Quinto volumen, tormentas en Chang'an. Cuarta sección: El pez devorador de barcos.
En el mundo no existían personas puramente buenas ni puramente malvadas. Tiao Xizi había cometido numerosos crímenes según sus expedientes oficiales, pero en realidad era un anciano débil y sin fuerzas físicas. Sus débiles miembros no podían matar a nadie; lo que podía causar muertes eran sus agudas y astutas ideas. ¿Por qué alguien tan sabio y perspicaz se entregaba a la locura? A pesar de haber alcanzado los ochenta años, nunca dejaba de descansar.
Los tontos son muy simples: comen y duermen, sin preocupaciones ni pensamientos complejos que generen dudas. Pero el ser humano, especialmente el inteligente, más cuando piensa mucho, genera innumerables incógnitas. Un tonto no se preocupa si en la luna habitan dioses; un inteligente sí lo hace. Cada vez que mira al cielo, siempre se pregunta: ¿Qué son realmente las estrellas? ¿Son los palacios de los dioses?
Tiao Xizi era uno de los más destacados en este aspecto. Decía haber descubierto el más profundo secreto del mundo humano y ahora solo necesitaba encontrar un camino para ascender al cielo, convirtiéndose en inmortal. Durante su discurso, Cloud Yan ya notó que Tiao Xizi estaba sumido en una locura extrema e irreversible.
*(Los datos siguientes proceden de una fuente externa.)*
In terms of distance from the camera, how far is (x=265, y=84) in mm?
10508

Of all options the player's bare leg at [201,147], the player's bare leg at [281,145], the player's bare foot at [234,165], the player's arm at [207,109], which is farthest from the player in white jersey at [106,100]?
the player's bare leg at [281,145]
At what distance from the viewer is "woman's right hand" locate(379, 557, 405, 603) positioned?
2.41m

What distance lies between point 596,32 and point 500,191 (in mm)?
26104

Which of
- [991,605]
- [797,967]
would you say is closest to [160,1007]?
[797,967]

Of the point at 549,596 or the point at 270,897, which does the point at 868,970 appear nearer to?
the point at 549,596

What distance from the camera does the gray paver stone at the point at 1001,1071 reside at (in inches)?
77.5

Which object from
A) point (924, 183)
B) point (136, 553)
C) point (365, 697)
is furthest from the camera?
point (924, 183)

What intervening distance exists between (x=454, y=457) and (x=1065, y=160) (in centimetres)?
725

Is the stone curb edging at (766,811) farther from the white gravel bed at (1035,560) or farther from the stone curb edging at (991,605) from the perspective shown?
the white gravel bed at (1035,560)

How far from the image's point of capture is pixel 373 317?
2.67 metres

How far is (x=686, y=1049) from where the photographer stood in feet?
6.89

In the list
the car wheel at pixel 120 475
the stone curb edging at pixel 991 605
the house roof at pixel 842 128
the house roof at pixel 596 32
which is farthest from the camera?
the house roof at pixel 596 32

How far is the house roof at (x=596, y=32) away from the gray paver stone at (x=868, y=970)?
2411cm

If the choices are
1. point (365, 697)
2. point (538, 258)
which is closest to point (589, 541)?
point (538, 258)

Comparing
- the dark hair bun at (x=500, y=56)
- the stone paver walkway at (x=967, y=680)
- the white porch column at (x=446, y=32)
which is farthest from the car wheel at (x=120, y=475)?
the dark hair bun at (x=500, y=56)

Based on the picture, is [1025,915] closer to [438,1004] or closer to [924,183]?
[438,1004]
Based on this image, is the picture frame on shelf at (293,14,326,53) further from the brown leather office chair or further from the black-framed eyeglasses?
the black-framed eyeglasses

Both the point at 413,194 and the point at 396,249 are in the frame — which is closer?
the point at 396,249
Era un loco, un lisiado con síntomas de paranoide, pero tenía una gran capacidad para controlarse, lo cual le permitía pasar por alto sus extrañas acciones.
"El primer carácter que aprendí desde que me enseñaron a leer fue 'inmortal'. A lo largo del tiempo estudié intensamente, examinando los tratados de los maestros antiguos. Busqué entre las líneas y entre las ideas, perfeccionándolo todo con meticulosidad hasta encontrar el Palacio de Bái Yù Jing. Un reino hecho de marfil que fluye con danzas celestiales, soldados armados con hachas, música divina que hace danzar a los inmortales, cigüeñas que llevan setas sagradas y tortugas blancas que ofrendan presagios. El jardín tierra luce con el néctar de las joyas y el cielo es donde las diosas lanzan flores para celebrar mis tres mil años de existencia."
La mente desordenada, las palabras sin lógica, la voz vacía e intensa, todo era prueba de que Tiao Xizi estaba completamente loco. Cloud Yan masticaba una manzana arrancada y se ponía a buscar algo para callar sus labios; de lo contrario, huiría en pánico.
"¡Rendirse al viejo seguidor del dragón! Subir por las escaleras hacia el cielo, enfrentarse a los vientos celestiales, atrapar las estrellas, beber néctar celestial por la mañana y cenar atardeceres. ¡Se inscribirá en la lista inmortal! ¡Desde el Monte Kunlun se verá la nieve, hasta la Bahía Oriental se escucharán los susurros de las olas!" Tiao Xizi había caído en su propia ilusión y acariciaba a Xi Xiong, persuadiéndolo dulcemente. El niño Xi Xiong de casi un metro veinte centímetros parecía una gata enroscada tras él.
Cloud Yan se arrepentía profundamente de haber aceptado esta reunión con Tiao Xizi. Pensó que como jefe, Tiao Xizi debería ser alguien sabio y prudente; que bajo condiciones mutuamente beneficiosas, podrían llegar a un acuerdo: uno viajaría alrededor del mundo, el otro permanecería en Chang'an para escribir sobre sus aventuras. Era tan perfecto que nunca imaginó la locura que encontraba frente a él.
"Estimado anciano, su progreso ha alcanzado una altura desconocida, Cloud Yan se siente profundamente impresionado. Poder ayudarle en su viaje a inmortalidad es un honor indescriptible. Aunque la famosa frase indica que aquellos que logran el Tao también levantan a sus mascotas, Xi Xiong hermano, este destino realmente envuelve a todos."
Con la emoción pasando, los ojos de Tiao Xizi comenzaron a aclararse. Había caído en su propia ilusión una vez más, pero gracias a su gran voluntad había logrado regresar a la realidad. Xi Xiong aún estaba entusiasmado.
"Escuché que el señor Cloud planea revelar todos los secretos del Palacio de Bái Yù Jing al viejo... ¿Es esto cierto?"